PROVIDED ENTRIES →
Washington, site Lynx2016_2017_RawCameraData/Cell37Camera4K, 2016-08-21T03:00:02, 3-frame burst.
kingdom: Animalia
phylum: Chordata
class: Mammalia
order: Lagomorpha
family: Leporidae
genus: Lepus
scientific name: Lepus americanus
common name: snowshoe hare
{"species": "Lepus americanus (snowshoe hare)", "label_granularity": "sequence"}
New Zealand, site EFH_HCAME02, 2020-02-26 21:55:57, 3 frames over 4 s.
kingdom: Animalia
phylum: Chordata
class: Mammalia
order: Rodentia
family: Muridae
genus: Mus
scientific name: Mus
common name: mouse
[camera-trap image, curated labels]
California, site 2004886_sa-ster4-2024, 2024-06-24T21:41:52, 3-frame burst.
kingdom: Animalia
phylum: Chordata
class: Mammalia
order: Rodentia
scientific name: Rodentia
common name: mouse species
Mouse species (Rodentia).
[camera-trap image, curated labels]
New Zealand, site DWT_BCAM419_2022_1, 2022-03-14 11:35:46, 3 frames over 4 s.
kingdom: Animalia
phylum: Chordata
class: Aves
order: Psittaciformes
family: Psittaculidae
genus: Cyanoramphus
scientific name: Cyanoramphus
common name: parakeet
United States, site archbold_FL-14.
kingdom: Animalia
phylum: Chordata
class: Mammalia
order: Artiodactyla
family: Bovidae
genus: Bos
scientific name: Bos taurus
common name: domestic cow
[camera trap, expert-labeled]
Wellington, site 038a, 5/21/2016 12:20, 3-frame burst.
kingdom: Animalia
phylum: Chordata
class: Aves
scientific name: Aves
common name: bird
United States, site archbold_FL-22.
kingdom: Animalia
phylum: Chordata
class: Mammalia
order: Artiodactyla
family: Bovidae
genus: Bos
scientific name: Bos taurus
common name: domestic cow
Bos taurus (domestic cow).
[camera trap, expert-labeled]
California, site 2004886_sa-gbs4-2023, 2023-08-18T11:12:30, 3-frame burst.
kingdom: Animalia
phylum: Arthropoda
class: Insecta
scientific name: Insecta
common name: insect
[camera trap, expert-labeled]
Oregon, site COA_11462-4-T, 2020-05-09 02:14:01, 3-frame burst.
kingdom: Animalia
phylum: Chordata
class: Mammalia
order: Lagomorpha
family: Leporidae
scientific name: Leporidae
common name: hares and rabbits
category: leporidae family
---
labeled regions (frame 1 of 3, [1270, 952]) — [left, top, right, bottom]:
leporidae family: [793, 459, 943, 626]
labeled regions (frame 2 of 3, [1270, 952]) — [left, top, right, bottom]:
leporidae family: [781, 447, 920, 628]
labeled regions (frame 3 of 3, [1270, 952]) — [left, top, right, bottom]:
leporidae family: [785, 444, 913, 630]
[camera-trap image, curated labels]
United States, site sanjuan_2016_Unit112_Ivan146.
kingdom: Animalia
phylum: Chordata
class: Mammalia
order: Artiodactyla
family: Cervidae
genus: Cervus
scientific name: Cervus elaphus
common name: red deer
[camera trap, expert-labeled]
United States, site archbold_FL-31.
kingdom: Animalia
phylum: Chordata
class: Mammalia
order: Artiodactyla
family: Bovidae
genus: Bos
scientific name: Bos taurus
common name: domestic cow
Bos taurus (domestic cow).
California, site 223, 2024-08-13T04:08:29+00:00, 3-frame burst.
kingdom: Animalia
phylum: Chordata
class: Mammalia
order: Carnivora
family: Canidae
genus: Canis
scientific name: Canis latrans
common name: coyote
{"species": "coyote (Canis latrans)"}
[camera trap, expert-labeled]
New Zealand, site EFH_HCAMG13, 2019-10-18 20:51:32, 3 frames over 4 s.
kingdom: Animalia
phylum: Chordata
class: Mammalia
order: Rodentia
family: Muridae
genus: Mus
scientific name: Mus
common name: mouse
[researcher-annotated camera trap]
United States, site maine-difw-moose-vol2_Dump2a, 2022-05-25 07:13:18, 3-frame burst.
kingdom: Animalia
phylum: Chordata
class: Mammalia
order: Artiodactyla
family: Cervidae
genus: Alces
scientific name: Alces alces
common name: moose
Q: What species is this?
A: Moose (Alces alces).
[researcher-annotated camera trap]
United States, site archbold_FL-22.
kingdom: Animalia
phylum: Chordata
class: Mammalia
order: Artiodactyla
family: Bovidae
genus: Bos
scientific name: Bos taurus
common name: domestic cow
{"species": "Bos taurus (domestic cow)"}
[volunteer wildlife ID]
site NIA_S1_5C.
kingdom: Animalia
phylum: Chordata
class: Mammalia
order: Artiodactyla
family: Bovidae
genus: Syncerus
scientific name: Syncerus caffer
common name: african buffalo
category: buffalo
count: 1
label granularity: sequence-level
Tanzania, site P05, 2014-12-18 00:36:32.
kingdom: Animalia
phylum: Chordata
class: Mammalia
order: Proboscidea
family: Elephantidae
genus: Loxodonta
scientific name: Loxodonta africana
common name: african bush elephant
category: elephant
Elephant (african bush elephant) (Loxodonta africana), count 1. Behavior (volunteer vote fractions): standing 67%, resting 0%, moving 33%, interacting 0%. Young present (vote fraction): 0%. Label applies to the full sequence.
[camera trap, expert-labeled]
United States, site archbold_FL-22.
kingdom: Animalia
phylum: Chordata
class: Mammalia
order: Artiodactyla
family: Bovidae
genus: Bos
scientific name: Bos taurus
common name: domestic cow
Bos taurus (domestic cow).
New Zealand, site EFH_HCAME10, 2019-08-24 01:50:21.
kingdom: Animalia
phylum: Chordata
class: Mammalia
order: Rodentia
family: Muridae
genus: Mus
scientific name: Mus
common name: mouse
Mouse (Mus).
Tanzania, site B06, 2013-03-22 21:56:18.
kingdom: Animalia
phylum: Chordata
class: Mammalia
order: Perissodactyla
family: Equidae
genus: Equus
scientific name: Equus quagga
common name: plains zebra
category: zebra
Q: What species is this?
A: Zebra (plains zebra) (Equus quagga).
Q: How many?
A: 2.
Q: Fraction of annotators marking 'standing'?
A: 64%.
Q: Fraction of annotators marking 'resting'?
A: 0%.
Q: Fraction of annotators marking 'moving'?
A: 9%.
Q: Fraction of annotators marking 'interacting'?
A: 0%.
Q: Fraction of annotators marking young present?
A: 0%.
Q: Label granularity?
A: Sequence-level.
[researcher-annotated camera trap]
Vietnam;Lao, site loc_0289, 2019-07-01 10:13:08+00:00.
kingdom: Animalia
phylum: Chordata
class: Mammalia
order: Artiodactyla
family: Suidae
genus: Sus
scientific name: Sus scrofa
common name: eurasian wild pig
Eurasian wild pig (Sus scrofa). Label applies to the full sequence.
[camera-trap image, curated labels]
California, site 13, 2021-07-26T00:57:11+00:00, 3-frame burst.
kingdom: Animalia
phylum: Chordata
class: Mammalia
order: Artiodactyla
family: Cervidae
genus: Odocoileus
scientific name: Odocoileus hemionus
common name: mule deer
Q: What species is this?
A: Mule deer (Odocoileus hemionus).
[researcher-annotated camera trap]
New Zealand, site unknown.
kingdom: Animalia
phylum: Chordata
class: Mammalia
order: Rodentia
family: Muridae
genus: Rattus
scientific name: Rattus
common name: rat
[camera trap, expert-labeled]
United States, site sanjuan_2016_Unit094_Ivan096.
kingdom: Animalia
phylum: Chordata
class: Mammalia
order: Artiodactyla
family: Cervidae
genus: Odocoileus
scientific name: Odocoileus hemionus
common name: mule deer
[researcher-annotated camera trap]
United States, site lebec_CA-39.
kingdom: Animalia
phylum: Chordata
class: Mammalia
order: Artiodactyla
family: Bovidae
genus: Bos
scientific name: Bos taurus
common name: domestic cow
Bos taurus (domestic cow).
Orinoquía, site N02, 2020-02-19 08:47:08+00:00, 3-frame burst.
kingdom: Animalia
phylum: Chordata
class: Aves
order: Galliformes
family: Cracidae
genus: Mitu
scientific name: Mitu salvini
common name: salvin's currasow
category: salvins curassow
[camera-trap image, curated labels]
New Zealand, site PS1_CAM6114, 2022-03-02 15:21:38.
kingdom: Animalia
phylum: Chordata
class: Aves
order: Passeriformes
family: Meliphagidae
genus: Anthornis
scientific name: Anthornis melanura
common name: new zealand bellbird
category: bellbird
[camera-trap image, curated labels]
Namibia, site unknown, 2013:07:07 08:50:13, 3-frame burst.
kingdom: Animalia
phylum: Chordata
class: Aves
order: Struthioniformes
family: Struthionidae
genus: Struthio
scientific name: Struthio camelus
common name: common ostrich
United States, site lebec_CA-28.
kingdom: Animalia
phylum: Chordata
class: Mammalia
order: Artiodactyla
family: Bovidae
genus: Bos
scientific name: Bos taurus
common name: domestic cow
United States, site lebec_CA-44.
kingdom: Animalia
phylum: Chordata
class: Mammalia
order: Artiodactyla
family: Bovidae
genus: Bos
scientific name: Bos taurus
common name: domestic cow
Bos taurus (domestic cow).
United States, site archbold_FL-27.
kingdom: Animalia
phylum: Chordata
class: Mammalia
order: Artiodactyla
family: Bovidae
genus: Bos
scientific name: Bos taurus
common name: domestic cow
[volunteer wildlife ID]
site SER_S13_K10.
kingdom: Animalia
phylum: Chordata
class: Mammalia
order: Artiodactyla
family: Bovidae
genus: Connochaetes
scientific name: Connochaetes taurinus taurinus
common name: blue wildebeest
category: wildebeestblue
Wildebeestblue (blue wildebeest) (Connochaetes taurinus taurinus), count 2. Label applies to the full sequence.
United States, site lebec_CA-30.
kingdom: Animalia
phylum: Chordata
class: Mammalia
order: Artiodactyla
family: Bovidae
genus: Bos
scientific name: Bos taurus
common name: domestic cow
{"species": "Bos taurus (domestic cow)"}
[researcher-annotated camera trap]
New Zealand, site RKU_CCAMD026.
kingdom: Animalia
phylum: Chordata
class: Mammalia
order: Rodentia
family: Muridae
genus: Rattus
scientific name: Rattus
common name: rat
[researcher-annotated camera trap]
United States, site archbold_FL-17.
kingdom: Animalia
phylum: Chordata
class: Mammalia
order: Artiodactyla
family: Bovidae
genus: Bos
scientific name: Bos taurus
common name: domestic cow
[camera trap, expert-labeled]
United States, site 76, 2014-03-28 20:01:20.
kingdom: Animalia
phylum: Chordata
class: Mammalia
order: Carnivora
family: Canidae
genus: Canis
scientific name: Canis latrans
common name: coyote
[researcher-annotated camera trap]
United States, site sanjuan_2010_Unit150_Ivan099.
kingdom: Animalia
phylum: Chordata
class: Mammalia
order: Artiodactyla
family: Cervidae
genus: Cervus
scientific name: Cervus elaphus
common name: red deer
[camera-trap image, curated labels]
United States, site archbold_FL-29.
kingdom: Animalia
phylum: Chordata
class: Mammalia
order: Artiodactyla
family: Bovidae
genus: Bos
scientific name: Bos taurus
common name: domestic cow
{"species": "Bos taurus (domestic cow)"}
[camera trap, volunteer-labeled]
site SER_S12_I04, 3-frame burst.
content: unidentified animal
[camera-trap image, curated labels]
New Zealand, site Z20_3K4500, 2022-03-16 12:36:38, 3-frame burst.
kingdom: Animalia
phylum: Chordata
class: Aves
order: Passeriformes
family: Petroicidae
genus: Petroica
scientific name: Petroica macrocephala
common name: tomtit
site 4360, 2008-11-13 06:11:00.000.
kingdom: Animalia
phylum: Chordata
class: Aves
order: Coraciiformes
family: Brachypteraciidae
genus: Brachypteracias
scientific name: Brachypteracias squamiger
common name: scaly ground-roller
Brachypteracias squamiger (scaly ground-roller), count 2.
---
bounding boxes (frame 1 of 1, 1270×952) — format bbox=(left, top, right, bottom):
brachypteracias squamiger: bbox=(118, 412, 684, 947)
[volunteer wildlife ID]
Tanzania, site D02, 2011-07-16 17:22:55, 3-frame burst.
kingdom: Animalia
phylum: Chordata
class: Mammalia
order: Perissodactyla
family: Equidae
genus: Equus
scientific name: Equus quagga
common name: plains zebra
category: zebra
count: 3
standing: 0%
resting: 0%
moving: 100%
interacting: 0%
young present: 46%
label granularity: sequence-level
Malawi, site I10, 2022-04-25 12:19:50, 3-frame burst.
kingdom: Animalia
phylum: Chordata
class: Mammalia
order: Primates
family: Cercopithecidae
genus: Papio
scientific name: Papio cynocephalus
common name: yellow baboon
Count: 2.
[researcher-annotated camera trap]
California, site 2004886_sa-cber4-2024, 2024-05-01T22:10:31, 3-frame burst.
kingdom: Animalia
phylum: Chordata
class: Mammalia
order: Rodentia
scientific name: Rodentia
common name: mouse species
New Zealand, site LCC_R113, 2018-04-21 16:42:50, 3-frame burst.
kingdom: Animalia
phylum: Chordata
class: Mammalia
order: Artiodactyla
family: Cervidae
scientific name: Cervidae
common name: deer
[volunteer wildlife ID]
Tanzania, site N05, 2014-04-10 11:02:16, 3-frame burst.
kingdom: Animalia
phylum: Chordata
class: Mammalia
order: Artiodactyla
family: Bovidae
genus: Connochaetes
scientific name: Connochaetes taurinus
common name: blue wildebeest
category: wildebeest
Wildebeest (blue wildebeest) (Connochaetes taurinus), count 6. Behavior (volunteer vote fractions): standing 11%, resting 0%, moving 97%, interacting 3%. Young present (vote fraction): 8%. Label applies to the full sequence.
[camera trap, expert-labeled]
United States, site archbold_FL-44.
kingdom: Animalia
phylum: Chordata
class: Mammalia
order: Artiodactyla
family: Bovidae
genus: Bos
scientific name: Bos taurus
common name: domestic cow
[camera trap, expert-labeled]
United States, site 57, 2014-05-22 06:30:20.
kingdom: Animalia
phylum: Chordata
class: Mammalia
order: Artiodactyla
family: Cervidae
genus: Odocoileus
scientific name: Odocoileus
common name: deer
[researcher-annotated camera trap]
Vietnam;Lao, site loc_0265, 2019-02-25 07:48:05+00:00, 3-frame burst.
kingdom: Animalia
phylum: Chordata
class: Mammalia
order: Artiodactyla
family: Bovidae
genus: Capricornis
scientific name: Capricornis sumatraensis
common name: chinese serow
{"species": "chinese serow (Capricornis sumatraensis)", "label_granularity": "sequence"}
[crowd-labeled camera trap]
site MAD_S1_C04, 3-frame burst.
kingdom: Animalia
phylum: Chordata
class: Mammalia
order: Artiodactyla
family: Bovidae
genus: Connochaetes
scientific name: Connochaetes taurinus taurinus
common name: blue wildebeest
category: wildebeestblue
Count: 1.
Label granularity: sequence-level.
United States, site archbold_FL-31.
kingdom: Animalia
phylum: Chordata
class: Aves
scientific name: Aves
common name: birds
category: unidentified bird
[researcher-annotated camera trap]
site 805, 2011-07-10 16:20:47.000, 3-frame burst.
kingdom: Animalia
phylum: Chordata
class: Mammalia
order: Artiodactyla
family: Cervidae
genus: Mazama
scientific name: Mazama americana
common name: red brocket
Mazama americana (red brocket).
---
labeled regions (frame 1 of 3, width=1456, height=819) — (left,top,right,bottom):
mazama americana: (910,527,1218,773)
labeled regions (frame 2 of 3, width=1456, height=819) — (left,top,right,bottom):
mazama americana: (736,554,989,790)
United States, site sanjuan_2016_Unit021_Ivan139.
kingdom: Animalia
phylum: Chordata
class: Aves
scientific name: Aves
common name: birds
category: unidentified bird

BRIEF →
Print, without alteration, only the lines above between the one holding "Q: Fraction of annotators marking young" and the one holding "Orinoquía, site N02, 2020-02-19", inclusive.

PROBLEM SOLUTION →
Q: Fraction of annotators marking young present?
A: 0%.
Q: Label granularity?
A: Sequence-level.
[researcher-annotated camera trap]
Vietnam;Lao, site loc_0289, 2019-07-01 10:13:08+00:00.
kingdom: Animalia
phylum: Chordata
class: Mammalia
order: Artiodactyla
family: Suidae
genus: Sus
scientific name: Sus scrofa
common name: eurasian wild pig
Eurasian wild pig (Sus scrofa). Label applies to the full sequence.
[camera-trap image, curated labels]
California, site 13, 2021-07-26T00:57:11+00:00, 3-frame burst.
kingdom: Animalia
phylum: Chordata
class: Mammalia
order: Artiodactyla
family: Cervidae
genus: Odocoileus
scientific name: Odocoileus hemionus
common name: mule deer
Q: What species is this?
A: Mule deer (Odocoileus hemionus).
[researcher-annotated camera trap]
New Zealand, site unknown.
kingdom: Animalia
phylum: Chordata
class: Mammalia
order: Rodentia
family: Muridae
genus: Rattus
scientific name: Rattus
common name: rat
[camera trap, expert-labeled]
United States, site sanjuan_2016_Unit094_Ivan096.
kingdom: Animalia
phylum: Chordata
class: Mammalia
order: Artiodactyla
family: Cervidae
genus: Odocoileus
scientific name: Odocoileus hemionus
common name: mule deer
[researcher-annotated camera trap]
United States, site lebec_CA-39.
kingdom: Animalia
phylum: Chordata
class: Mammalia
order: Artiodactyla
family: Bovidae
genus: Bos
scientific name: Bos taurus
common name: domestic cow
Bos taurus (domestic cow).
Orinoquía, site N02, 2020-02-19 08:47:08+00:00, 3-frame burst.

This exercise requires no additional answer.